TCMB'nin 23 Aralık'tan bu yana ihaleler yoluyla piyasadan yaptığı toplam DİBS nominal alım miktarı ise 2.3 milyar TL oldu.

Hazine'nin düzenlediği 8 Eylül 2010 itfalı referans bono ihalesinde piyasa beklentilerinin altında 3.3 milyar TL'lik talep geldi. Hazine'nin de daha önce açıkladığı üzere net satış 2.033 milyon TL olarak gerçekleşirken, ihaleye 4.53 milyar TL olan beklentinin altında nominal 3,309.4 milyon TL teklif geldi.
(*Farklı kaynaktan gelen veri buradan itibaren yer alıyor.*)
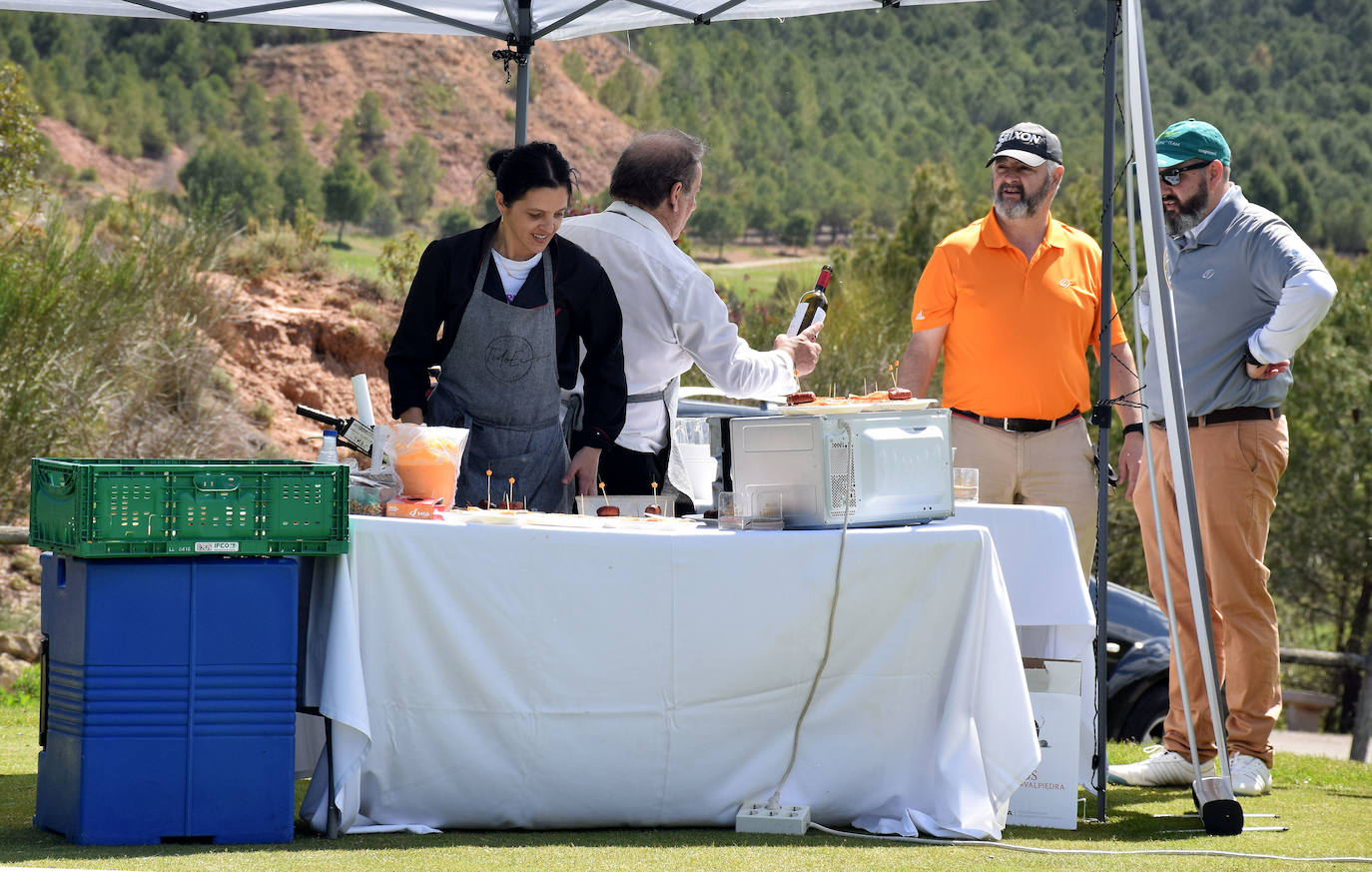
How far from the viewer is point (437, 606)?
345 cm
İhalede ortalama bileşik faiz ise beklentiler dahilinde yüzde 7.19 olarak gerçekleşti. Hazine'nin daha sonra gerçekleştirdiği 6 Ağustos 2014 itfalı sabit kuponlu tahvilin yeniden ihracında ise bileşik faiz beklentilerin oldukça üzerinde oluşurken, satış beklentilerin altında kaldı. Sabit kuponlu tahvilin yeniden ihracında ortalama bileşik faiz yüzde 10.82 oldu. Sabit kuponlu tahvil ihalesinde nominal teklif 976.5 milyon TL, net satış 579.6 milyon TL oldu. Hazine piyasaya bu hafta 2 milyar TL'lik iç borç ödemesi gerçekleştirdi.
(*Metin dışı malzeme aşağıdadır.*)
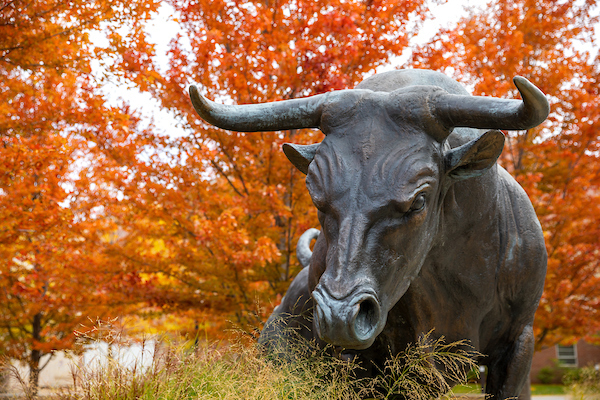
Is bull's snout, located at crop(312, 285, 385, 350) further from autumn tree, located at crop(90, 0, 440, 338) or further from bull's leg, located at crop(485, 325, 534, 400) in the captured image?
autumn tree, located at crop(90, 0, 440, 338)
Sonuçta geçen hafta Cuma günü Merkez Bankası gösterge kuruyla 1.5457 olan dolar/TL paritesi, Merkez Bankası kurlarıyla haftanın son günü itibariyle 1.5263 TL’ye gerilerken 2.0997 düzeyinde olan Euro/TL paritesi ise aynı kaldı. Bir önceki hafta Cuma günü yüzde 9.15 olan gösterge bononun bileşik faizi ise haftanın son günü itibariyle yüzde 9.18’e yükseldi.*****

Döviz: Hafta başında ABD'de birönceki hafta açıklanan istihdam verilerinin ekonomik toparlanmaya ilişkin iyimserliği desteklemesiyle yüksek getirili para birimlerine talep arttı, Japon Yeni baskı altında kaldı. Yendeki düşüş, Japon merkez bankasının para politikasında gevşeme planı yaptığı ve 16-17 Mart'taki toplantısında bu doğrultuda bir karar alabileceği haberlerinden de etkilendi.
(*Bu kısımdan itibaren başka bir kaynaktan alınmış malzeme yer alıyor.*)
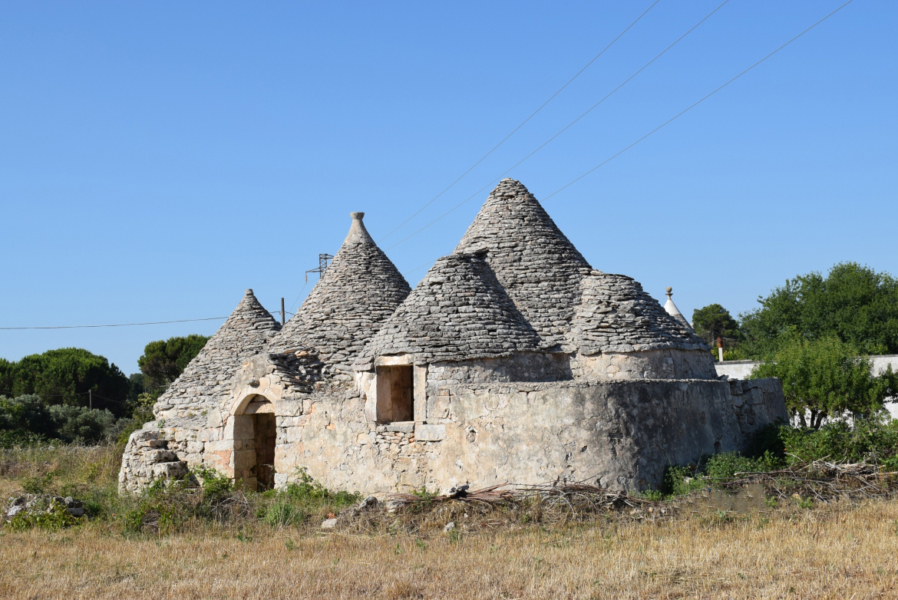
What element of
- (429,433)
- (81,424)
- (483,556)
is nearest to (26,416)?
(81,424)

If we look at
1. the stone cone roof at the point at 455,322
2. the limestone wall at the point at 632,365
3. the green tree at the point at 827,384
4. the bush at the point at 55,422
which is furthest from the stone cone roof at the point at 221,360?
the green tree at the point at 827,384

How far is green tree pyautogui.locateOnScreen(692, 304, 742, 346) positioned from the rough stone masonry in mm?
47302

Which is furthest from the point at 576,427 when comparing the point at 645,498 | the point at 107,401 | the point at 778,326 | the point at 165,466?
the point at 107,401

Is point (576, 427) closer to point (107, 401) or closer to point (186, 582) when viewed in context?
point (186, 582)

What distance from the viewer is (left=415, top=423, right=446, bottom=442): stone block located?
11.5 metres

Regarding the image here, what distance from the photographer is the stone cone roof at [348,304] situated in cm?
1473

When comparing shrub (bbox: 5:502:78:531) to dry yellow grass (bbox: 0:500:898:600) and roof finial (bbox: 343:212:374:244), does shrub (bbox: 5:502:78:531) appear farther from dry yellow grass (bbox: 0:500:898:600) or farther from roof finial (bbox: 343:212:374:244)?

Euro ise dolar karşısında Yunanistan konusunda biraz daha iyimser olunması nedeniyle 1.36’nın üstünde haftaya başladı. Moody's'in İngiltere'nin bankacılık sektörüne ilişkin açıklamalarının ardından sterlin de düştü. Hafta içinde Japon yeni, sermaye girişlerinde mali yılın sonundan önce artış olacağı beklentisiyle güçlendi.

Dolar ise Euroya karşı geçen haftaya oranla daha zayıf bir seyir izledi. Haftanın son günü Euro, dolar karşısında 1.3794 ile son bir ayın en yüksek seviyesini gördü. ABD Başkanı Barack Obama'nın San Francisco Fed Başkanı Janet Yellen'i ABD Merkez Bankası'nın (Fed) başkan yardımcılığına atamaya hazırlandığı ilişkin haberler ve AB’de beklentilerden daha yüksek gelen sanayi üretimi artışı dolar üzerinde baskı oluşturdu. ABD’de perakende satış verisinin olumlu olması dolardaki değer kaybını sınırlarken, düşük gelen Michigan tüketici güven endeksi ise durumu fazla değiştirmedi. Cuma günü itibariyle Euro/dolar paritesi 1.3758 Dolar/yen paritesi 90.97 düzeyinde seyrediyordu.

Petrol: Petrol fiyatları, hafta başında doların hafif düşmesi ve ABD'deki ekonomik toparlanma işaretlerinin etkisiyle kazanımlarını artırarak varil başına 82 dolara yaklaştı. Fiyatlar, Çin'de açıklanan güçlü ithalat ve ihracat verilerinin gelişmekte olan Asya ekonomilerinin küresel talepteki artışa öncülük edeceğini ortaya koymasıyla hafta içinde de yüksekliğini korudu. OPEC’in yılın ikinci çeyreğinde kotaların üzerinde sevkiyat yapmaya devam edeceği beklentisi ise fiyatları biraz geriletti. Haftanın son günlerinde ise fiyatlar Çin'in para politikasını sıkılaştırması halinde bile petrole olan talebin artmaya devam edeceği beklentisi ve dolardaki düşüş ile yükseldi. Cuma günü itibariyle ABD hafif ham petrolünün varili 82.70 dolar düzeyinde Brent ham petrolünün varili 80.83 dolar düzeyinde seyretmektedir.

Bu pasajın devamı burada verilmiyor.